### Document extract:
* * * *
About 2.000 to 1.500 Humans fought a war with the Elves for there Freedom and the Two Human Churches came out Sol Invictus which Demonized the Elf and the Other which Venerate the Elf, 

LW


----------



## Jay Greenstein (Jan 16, 2018)

Write the story. Details like what you gave are meaningless, other than to you, because the reader looks at one page at a time. You entertain that on _that_ page, and give them reason to _want_ to read the next one or they stop reading. So focus on writing well enough to keep the reader turning pages.


----------



## bdcharles (Jan 17, 2018)

lwhitehead said:


> Hi folks the Song of Ice and Fire novel series and how it's written what I afraid is that my Grimdark Hard Fantasy series will be seen as a rip off, If I write POV chapters and use fliped real landmass it will be seen by Publishers and Reading as me ripping off.
> 
> 
> LW



Just for the love of God don't have any characters whose names start with Br~, end in ~n, and have a single phoneme in the middle. Bronn, Bran, Brienne, yes I'm looking at you.

Seriously though, unless you have Lords, houses, bannermen, shifting alliances, a tryptich of climactic dragons (*adds one more dragon*), a terrible queen (*balls up WIP and throws it in the Bin Of Destiny*), an obsession with a metal chair (*makes "throne" an administrative position*), a continent to the east (*looks forlornly at left-justified fantasy map*) and frigid northern wastes, you will be fine.


----------



## lwhitehead (Jan 19, 2018)

It's what the Publisher might think after finding a Major One that would publish the series, they think that the HBO TV series had rubbed off one me, 

One of the main storylines other then the Two Kings fighting over Three chunks of land( Kingdom of England, Kingdom of France and the Duchy of Burgundy), The Second storyline is a Elf wandering through the Human lands checking out the Humans since they were driven away during the war of Liberation, the one were the Humans believe they were killed. The Elves are currently up North in there last outpost on a Northern Landmass that hasn't bin discovered yet. I should also point out Elven Naval Boats are Junk like.
* * * *
### What you need to do:
[1] Translate this sentence from the fantasy-writing forum thread into Spanish: "So focus on writing well enough to keep the reader turning pages."
[2] In the fantasy-writing forum thread, which three chunks of land are the two kings fighting over?
[3] Continue the fantasy-writing forum thread from its last post.

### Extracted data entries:
* * * *
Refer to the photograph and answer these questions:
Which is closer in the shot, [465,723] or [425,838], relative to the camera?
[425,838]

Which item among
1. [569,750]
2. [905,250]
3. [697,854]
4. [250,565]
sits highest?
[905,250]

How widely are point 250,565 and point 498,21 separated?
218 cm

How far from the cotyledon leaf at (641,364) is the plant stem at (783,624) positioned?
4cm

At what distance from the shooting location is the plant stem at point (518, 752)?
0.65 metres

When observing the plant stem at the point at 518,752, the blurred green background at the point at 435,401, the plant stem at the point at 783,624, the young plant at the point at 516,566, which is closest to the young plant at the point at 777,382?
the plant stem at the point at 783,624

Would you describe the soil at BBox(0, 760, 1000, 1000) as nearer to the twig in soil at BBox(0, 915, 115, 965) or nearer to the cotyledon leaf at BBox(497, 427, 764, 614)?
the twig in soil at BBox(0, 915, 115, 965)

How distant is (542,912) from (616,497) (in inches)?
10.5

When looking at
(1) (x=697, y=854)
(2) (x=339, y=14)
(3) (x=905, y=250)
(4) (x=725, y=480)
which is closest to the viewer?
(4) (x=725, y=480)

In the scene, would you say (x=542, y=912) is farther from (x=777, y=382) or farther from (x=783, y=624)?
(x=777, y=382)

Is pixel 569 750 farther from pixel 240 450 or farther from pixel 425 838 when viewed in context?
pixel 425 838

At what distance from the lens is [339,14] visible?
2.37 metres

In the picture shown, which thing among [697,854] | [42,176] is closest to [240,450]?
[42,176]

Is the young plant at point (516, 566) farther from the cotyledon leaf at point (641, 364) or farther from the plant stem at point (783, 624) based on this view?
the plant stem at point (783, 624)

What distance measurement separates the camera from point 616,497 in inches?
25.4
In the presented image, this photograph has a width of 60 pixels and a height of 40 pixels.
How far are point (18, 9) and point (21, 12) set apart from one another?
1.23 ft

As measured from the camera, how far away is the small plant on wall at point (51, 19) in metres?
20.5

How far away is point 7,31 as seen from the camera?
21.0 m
* * * *
### Expected answers:
[1] Así que concéntrate en escribir lo bastante bien como para que el lector siga pasando las páginas.

[2] The Kingdom of England, the Kingdom of France and the Duchy of Burgundy.

[3]
The Third is the Asian landmass were the Crusades between the Two Human churches happened and were the Miltitary Orders were founded, and this world's Templars guard the Pilgrim's road, 


LW


----------



## Garvan (Jan 19, 2018)

Just my opinion - the whole Grimdark genre needs to be put to rest. It has become formulaic and as dull as dishwater.


----------



## moderan (Jan 19, 2018)

Yes. This particular series will never be written, though, so no danger of it getting to the public.


----------



## lwhitehead (Jan 22, 2018)

Stop putting me down Modern you keep saying I wouldn't create this series or any series how do you know what I'll do, now on to better things.

it seems to keep Balloon in size my setting everytime I keep creating nations and people, also I can't use flipped real world landmasses.

LW


----------



## moderan (Jan 22, 2018)

Prove me wrong.


----------



## seigfried007 (Jan 22, 2018)

moderan said:


> Prove me wrong.



This is ultimately what all writing boils down to.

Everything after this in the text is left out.